CONFIG_NAME="megatron_mamba_generate_config"

torchrun --nproc_per_node=${NUM_DEVICES}  /opt/NeMo/examples/nlp/language_modeling/tuning/megatron_mamba_generate.py \
        --config-path=${CONFIG_PATH} \
        --config-name=${CONFIG_NAME} \
        trainer.devices=${NUM_DEVICES} \
        trainer.precision=bf16 \
        trainer.accelerator=gpu \
        trainer.log_every_n_steps=1 \
        trainer.val_check_interval=10 \
        trainer.limit_val_batches=20 \
        ++trainer.num_sanity_val_steps=0 \
        ++trainer.accumulate_grad_batches=1 \
        trainer.max_steps=1000 \
        trainer.gradient_clip_val=1.0 \
        exp_manager.exp_dir=${SAVE_DIR} \
        exp_manager.resume_if_exists=False \
        exp_manager.create_wandb_logger=False \
        model.megatron_amp_O2=True \
        model.peft.restore_from_path=False \
        +model.peft.restore_from_ckpt.checkpoint_dir=False \
        +model.peft.restore_from_ckpt.checkpoint_name=False \
        model.tensor_model_parallel_size=${TP} \
        model.micro_batch_size=${MBS} \
        model.global_batch_size=${GBS} \
        model.restore_from_path=${PATH_TO_NEMO_MODEL} \
        model.data.test_ds.file_names=${TEST_DATASET} \
        model.data.test_ds.names=["squad"] \
        model.data.test_ds.global_batch_size=${GBS} \
        model.data.test_ds.micro_batch_size=${MBS} \
        model.data.test_ds.tokens_to_generate=30 \
        model.answer_only_loss=True \
        inference.greedy=True \
        exp_manager.checkpoint_callback_params.monitor=validation_loss \
        ++inference.verbose=True \
        model.data.test_ds.write_predictions_to_file=True \
        model.data.test_ds.output_file_path_prefix=${SAVE_DIR}/shorteval \
        && echo "Eval finished, calculating scores" \
        && python /opt/NeMo/scripts/metric_calculation/peft_metric_calc.py --label_field original_answers \
        --pred_file ${SAVE_DIR}/shorteval_test_squad_inputs_preds_labels.jsonl > ${SAVE_DIR}/shorteval_test_squad_inputs_preds_labels.score \
        && cat ${SAVE_DIR}/shorteval_test_squad_inputs_preds_labels.score

Run SFT with NeMo Launcher

Please refer to the Launcher Guide section to understand the basics of NeMo Launcher.

  1. To run SFT update conf/config.yaml:

    defaults:
      - fine: mamba/finetune
    
    stages:
      - finetune
    
  2. Execute the launcher pipeline: python3 main.py

Configure Fine-Tuning

You can find the default configurations for fine-tuning with the squad in conf/fine_tuning/mamba/sft.yaml.

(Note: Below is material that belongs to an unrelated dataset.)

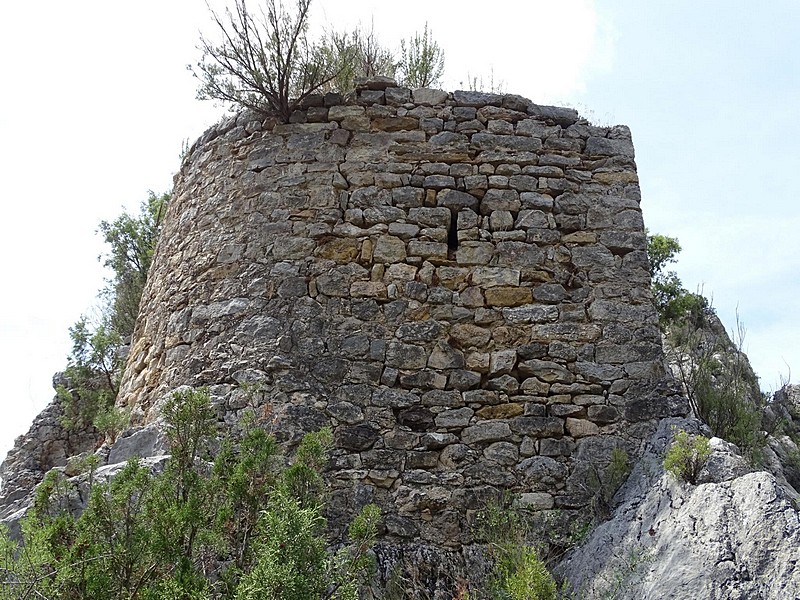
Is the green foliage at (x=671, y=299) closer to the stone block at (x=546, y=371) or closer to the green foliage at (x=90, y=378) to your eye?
the stone block at (x=546, y=371)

Fine-tuning configuration is divided into four sections run, trainer, exp_manger, and model.

  1. Set the run parameters:

    run:
        name: sft_mamba
        results_dir: ${base_results_dir}/${fine_tuning.run.name}
        time_limit: "04:00:00"
        dependency: "singleton"
    
  2. Set the number of devices for fine-tuning:

    trainer:
      num_nodes: 1
      devices: 8
    
    model:
      restore_from_path: <path to .nemo model>
    

    restore_from_path sets the path to the .nemo checkpoint to run fine-tuning.